### Text for analysis
-- Opening Marker --

Docs/Phase 5 Features

Memory Integrity

New in v0.9

Track AI agent memory modifications and assign trust scores based on behavior patterns. Detect unauthorized changes and memory drift.

Overview

AI agents accumulate "memories" that affect their behavior - conversation history, learned preferences, facts, and context. Memory Integrity provides tools to monitor and validate these memories over time.

Memory Fingerprinting

Hash memory state at checkpoints for later verification

Drift Detection

Detect unauthorized or unexpected memory modifications

Trust Scoring

Calculate trust levels based on memory patterns

Trust Score Formula

The trust score is calculated based on four factors:

text
TRUST = (consistency × 0.3) + (compliance × 0.3) + (transparency × 0.2) + (predictability × 0.2)

-- Closing Marker --

### Dataset content

-- Opening Marker --

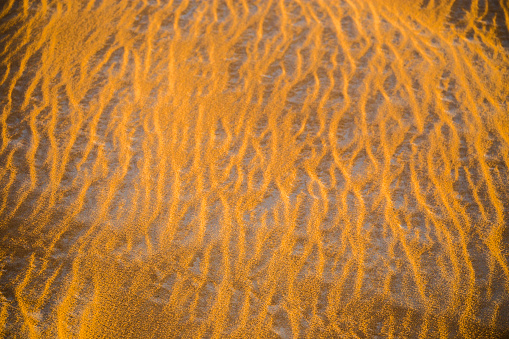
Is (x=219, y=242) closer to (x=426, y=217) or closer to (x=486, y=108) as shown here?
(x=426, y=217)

-- Closing Marker --
-- Opening Marker --

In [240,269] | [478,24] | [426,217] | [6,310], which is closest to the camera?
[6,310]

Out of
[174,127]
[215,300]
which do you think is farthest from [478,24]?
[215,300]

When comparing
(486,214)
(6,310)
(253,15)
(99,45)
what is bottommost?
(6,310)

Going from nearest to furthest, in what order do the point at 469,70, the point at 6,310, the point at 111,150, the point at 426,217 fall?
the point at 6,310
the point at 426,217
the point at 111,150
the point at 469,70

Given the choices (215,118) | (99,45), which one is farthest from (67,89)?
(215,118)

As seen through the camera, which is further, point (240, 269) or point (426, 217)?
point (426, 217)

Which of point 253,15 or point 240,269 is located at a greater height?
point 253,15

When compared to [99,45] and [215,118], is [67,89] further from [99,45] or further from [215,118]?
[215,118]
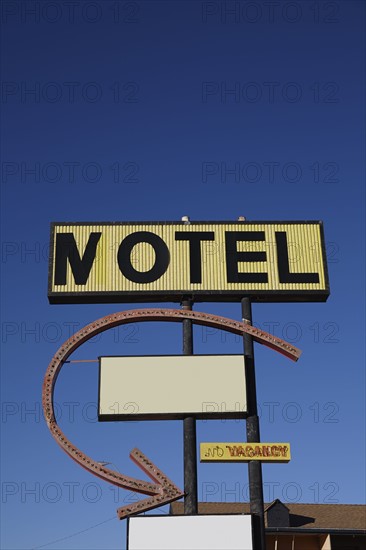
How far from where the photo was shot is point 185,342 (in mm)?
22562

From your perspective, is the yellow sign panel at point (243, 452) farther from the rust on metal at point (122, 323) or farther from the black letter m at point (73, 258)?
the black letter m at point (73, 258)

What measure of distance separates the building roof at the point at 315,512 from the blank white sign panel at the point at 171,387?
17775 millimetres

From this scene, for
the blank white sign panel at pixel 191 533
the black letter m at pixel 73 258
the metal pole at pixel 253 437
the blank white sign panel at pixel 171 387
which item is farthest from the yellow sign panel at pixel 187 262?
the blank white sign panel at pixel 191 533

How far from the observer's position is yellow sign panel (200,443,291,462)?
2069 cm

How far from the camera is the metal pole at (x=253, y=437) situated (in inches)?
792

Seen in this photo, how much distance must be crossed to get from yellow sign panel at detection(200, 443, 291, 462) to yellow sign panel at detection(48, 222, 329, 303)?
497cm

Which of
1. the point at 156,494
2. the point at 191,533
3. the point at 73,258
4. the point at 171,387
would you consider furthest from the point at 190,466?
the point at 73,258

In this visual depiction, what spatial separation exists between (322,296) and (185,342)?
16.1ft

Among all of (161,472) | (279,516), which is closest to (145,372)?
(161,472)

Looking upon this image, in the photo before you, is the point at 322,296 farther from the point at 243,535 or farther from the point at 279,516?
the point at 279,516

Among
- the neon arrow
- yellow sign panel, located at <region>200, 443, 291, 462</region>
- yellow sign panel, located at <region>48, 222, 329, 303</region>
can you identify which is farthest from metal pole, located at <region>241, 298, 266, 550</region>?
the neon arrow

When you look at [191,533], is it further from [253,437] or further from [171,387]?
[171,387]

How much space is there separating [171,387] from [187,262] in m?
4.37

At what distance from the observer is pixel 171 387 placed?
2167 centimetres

-- Closing Marker --

### Using the information
A. Summarize the Memory Integrity page in two sentences.
B. According to the Memory Integrity page, what weight does transparency carry in the trust score formula?
C. Reproduce word for word the stretch of the Memory Integrity page from "Docs/Phase 5 Features" through "and memory drift.".

### Solutions to each task
A. Memory Integrity, new in v0.9, tracks modifications to AI agent memories such as conversation history, learned preferences, facts, and context, detecting unauthorized changes and memory drift and assigning trust scores based on behavior patterns. Its tools cover memory fingerprinting, drift detection, and trust scoring, and the trust score weighs consistency and compliance at 0.3 each and transparency and predictability at 0.2 each.

B. Transparency carries a weight of 0.2.

C.
Docs/Phase 5 Features

Memory Integrity

New in v0.9

Track AI agent memory modifications and assign trust scores based on behavior patterns. Detect unauthorized changes and memory drift.